_Provided passage_
There were four main themes to explore at the hackathon.
- Structured data for small and medium for SME finance and investment. So what changes if companies’ house data is treated as a reusable trusted foundation for some finance and investment decisions.
- Trusting the tags – that is, looking at measuring the quality of digital reporting. The focus was on the tagging quality, not what you know, the tagged information is. So it’s looking at whether things are correctly tagged, they are correctly presented, as well as validated, and are all of the required tags there, and so on, and looking, can one create a confidence score.
- The third challenge was around AI optimizations and looking at whether XBRL is efficiently structured for AI or what kind of changes would be needed to make it easier for AI and LLMs to work with this data.
- Last but not least, the fourth challenge was policy intelligence at scale. So using structured company data for policy design, research and response. And this is exploring how structured company data is if treated as core economic infrastructure can be combined with other public data sets to support better policy decisions, be it kind of.
Resources
The FRC and ODI teams put together a really good set of resources that could be used for the challenges. They ranged from the Companies House bulk company data / bulk accounts data, to instructions to get access to the Companies House API to get information on company profiles, filing history and so on, to the UK iXBRL viewer, a helpful Streamlit app to convert XBRL to CSV. There was the DBT “stream read XBRL” package to convert zipped Companies House data into data frames, and more.

_Brief A_
Answer these questions using the hackathon passage:
(i) How many main themes were there to explore at the hackathon?
(ii) What did the third challenge look at?
(iii) Which teams put together the set of resources for the challenges?
_Brief B_
Supply a continuation of the hackathon passage, starting after its final sentence.
The records that come next are separate material and have no connection to the hackathon passage.

_Recorded information_
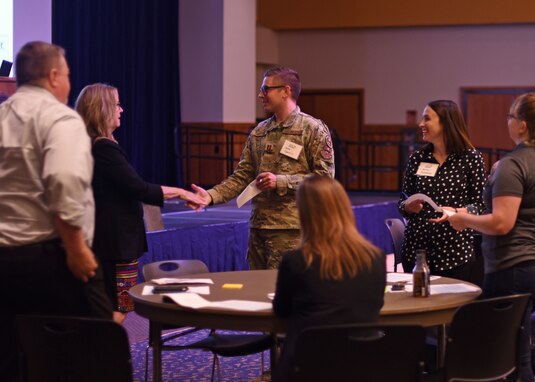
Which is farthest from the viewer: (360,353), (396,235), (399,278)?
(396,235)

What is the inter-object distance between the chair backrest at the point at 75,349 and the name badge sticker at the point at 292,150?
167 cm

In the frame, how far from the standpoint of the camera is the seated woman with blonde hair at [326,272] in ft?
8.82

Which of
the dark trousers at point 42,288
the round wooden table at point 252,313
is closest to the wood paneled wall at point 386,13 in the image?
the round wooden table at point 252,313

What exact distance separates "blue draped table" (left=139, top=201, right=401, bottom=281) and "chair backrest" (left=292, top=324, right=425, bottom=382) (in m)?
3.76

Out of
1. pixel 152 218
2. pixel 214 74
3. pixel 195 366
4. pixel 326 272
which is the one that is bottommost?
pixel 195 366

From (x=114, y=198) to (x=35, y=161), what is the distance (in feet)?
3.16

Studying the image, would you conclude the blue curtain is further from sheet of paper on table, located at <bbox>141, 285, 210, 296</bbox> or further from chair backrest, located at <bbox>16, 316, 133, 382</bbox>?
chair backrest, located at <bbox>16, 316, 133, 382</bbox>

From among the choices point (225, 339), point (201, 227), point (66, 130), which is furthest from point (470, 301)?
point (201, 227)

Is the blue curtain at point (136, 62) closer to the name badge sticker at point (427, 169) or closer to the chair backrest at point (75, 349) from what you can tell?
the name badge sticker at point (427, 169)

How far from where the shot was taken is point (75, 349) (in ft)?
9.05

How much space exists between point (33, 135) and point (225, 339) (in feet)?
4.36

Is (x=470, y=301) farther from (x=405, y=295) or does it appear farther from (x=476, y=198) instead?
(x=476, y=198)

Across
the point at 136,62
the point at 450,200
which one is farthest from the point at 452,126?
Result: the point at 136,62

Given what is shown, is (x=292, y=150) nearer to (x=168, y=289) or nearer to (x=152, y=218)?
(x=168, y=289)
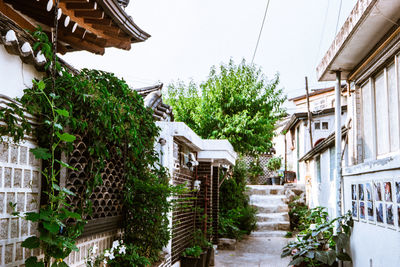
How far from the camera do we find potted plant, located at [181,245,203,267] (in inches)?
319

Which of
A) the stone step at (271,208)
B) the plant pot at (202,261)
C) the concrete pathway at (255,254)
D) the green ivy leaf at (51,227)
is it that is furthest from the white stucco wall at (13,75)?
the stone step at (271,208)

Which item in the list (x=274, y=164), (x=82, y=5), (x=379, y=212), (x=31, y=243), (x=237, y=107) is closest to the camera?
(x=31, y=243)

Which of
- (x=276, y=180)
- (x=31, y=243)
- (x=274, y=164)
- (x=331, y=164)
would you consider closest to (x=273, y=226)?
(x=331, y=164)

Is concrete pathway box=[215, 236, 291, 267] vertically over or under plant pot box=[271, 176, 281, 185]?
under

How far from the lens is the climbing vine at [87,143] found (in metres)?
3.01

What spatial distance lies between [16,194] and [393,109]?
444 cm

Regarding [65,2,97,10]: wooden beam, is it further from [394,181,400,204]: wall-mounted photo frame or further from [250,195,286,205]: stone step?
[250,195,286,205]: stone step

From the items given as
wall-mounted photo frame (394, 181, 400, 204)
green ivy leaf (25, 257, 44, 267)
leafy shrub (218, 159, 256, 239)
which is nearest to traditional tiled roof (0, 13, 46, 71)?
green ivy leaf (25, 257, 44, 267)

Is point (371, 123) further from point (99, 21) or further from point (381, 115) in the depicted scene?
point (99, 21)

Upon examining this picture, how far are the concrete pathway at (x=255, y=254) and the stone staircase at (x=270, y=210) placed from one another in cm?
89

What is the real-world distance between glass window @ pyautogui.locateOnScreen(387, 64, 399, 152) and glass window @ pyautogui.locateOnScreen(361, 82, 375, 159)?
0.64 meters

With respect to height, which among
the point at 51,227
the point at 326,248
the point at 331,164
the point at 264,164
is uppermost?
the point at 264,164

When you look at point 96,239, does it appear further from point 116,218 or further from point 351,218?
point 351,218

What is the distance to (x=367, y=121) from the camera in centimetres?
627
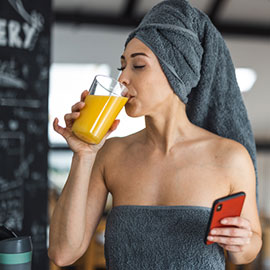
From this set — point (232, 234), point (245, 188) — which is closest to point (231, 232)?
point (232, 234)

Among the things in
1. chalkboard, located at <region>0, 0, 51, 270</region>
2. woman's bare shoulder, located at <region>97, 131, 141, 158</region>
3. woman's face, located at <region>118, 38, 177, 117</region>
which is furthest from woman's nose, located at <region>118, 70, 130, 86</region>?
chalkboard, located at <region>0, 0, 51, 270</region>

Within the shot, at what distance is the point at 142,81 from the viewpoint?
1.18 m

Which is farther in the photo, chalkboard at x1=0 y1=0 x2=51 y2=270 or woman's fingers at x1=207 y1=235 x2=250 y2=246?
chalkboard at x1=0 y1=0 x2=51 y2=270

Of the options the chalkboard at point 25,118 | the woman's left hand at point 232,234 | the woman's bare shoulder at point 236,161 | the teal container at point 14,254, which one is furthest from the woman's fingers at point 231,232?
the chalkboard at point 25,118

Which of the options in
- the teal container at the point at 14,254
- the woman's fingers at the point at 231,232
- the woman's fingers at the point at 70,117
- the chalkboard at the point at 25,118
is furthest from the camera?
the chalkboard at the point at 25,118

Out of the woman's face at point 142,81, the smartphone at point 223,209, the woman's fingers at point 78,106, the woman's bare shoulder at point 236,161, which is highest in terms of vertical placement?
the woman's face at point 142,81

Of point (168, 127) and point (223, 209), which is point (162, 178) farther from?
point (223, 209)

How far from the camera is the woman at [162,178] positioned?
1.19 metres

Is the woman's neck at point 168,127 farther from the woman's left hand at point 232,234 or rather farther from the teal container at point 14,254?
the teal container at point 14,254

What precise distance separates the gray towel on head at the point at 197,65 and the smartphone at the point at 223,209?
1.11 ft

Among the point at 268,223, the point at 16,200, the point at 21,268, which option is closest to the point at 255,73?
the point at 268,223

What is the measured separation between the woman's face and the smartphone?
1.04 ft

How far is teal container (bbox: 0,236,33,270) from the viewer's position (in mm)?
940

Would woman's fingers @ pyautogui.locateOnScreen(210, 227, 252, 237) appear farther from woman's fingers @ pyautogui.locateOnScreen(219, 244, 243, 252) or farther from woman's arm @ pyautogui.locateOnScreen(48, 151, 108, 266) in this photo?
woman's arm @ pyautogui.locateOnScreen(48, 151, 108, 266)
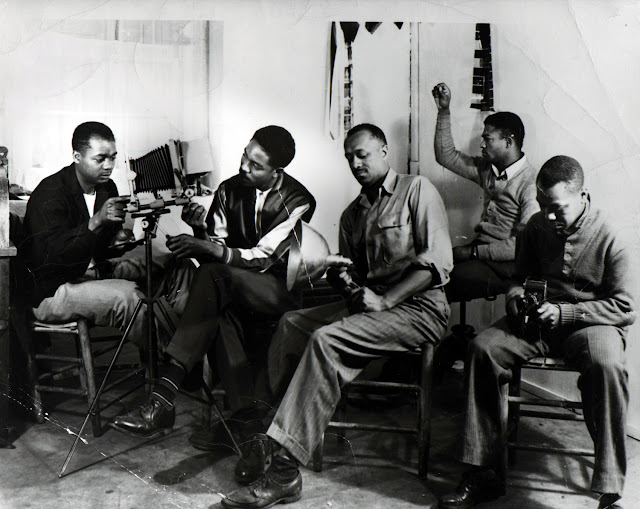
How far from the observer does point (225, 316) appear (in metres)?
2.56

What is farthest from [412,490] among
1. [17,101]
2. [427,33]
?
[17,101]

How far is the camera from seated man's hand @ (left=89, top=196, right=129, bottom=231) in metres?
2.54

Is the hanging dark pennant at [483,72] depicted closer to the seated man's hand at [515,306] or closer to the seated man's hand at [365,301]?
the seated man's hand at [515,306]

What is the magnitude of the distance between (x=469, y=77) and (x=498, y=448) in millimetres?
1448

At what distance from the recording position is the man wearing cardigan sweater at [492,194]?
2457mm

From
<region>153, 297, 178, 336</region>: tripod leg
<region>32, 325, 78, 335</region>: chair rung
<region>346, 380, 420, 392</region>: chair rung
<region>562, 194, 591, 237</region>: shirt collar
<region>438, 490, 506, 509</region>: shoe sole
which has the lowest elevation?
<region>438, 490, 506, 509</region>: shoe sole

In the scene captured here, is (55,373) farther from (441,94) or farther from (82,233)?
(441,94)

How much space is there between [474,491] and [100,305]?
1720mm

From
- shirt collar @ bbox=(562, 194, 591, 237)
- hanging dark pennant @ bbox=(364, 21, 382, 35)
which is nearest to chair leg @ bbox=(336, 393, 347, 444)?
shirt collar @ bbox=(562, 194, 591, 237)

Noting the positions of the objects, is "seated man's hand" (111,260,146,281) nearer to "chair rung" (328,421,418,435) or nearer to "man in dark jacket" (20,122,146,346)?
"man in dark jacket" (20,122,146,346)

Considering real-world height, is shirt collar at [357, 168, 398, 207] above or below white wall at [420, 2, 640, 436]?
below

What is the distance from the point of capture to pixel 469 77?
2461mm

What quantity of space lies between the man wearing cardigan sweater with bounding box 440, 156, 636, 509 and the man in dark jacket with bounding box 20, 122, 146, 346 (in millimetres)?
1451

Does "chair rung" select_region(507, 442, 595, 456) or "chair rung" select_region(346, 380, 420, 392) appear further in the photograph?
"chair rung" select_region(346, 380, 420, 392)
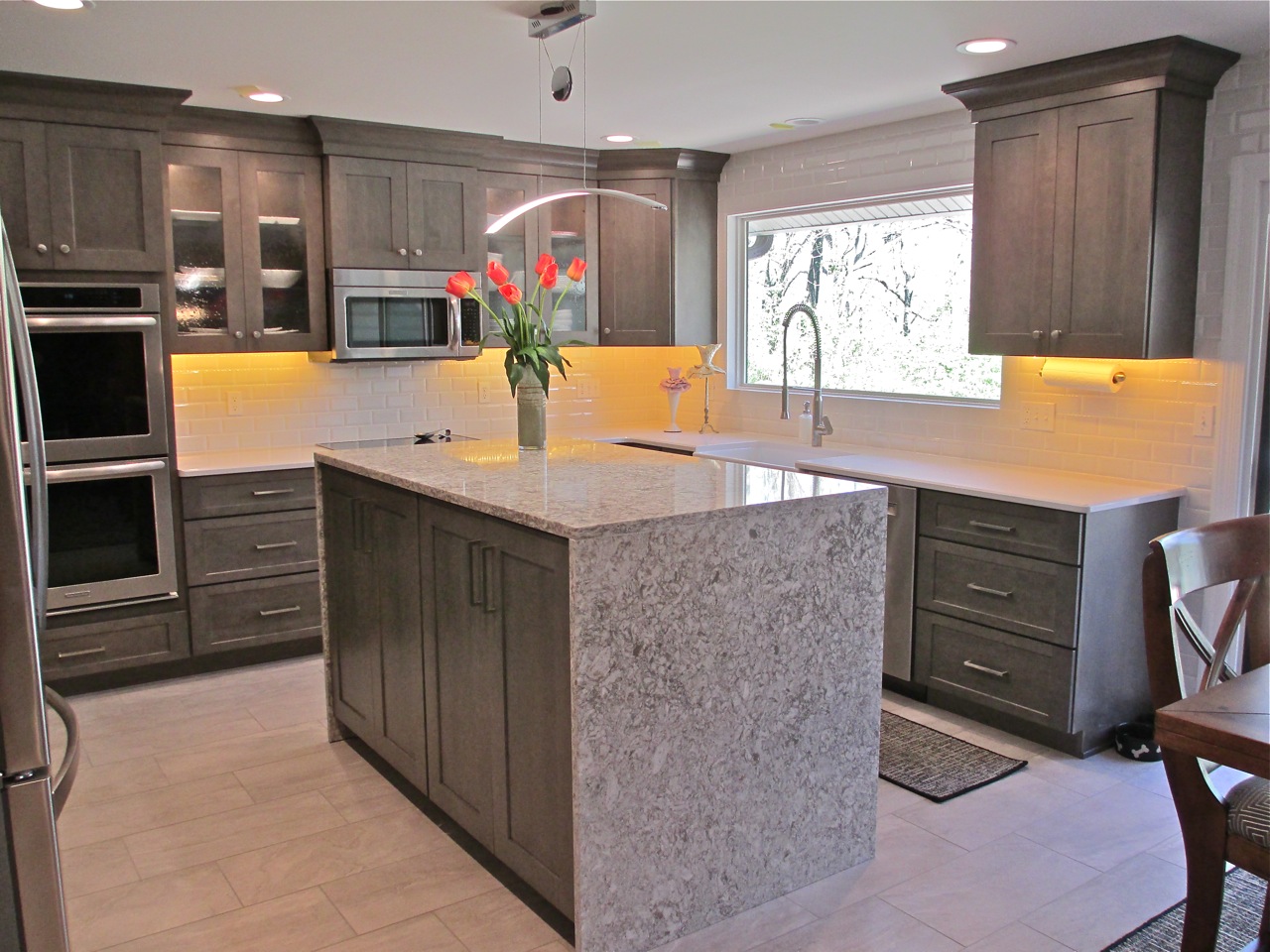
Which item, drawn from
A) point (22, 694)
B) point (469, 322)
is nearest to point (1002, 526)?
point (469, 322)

_Task response A_
(i) Four.
(ii) AI optimizations: whether XBRL is efficiently structured for AI, or what changes would be needed to make it easier for AI and LLMs to work with the data.
(iii) The FRC and ODI teams.

_Task response B_
Additionally, the team compiled specific datasets and tools for each challenge, be it public data sets such as the ONS Geographic Area Economic Data, DSIT innovation clusters map, gender pay gap data, and more. Or things like the tools like Fandascope to check for tag inconsistency and presentation diagnostics or the US filing data checks, as well as the ML Commons croissant, (the machine learning ready dataset metadata format).
Process
Once the initial coffee and introductions were done, we chose a theme, split up in groups for each theme, got further context, then brainstormed ideas and debated the various approaches to narrow down what we focussed on. And then also set up to set out to try to build some tooling and also explore what is possible. As with any hackathon, there was a bit of initial chaos, but we had facilitators and advisors from FRC to help steer and advise us on different aspects of XBRL format.
Our team had quite a wide array of ideas, ranging from looking at custom tagging and identifying whether there are patterns within different industries that could be useful to fold back into the FRC taxonomies, as well as a benchmarking app, looking at tag gaps and suggesting different tags based on peer/industry usage. We also looked at the proximity of different tags, as well as and explored whether the regulation around tagging around using XBRL is accessible enough and how that might be made, whether that could be made more accessible and what those steps are. We had a look under the hood of the legal complexities involved in financial filings with XBRL documents in the UK which vary depending on whether the company is publicly listed or not, as well as the distinctions between the UKSEF (UK Single Electronic Format) used for filings with the FCA, which is meant to be a compliant alternative to ESEF (Europe Single Electronic Format).
The day ended with presentations from the various teams. I believe we had 8 or 9 different presentations and demos, ranging from data analysis, to LLM conversations, to prototypes. It was great to hear folks share some of the challenges they encountered, as well as future future steps.
Personally, I think it was a good event — we came out with a much better understanding of the financial reporting space, the standards, tooling and datasets available. More importantly, we took home a number of ideas and learnings, and are looking forward to seeing what comes off the back of the event, and hope that other organizations get inspired to run similar events.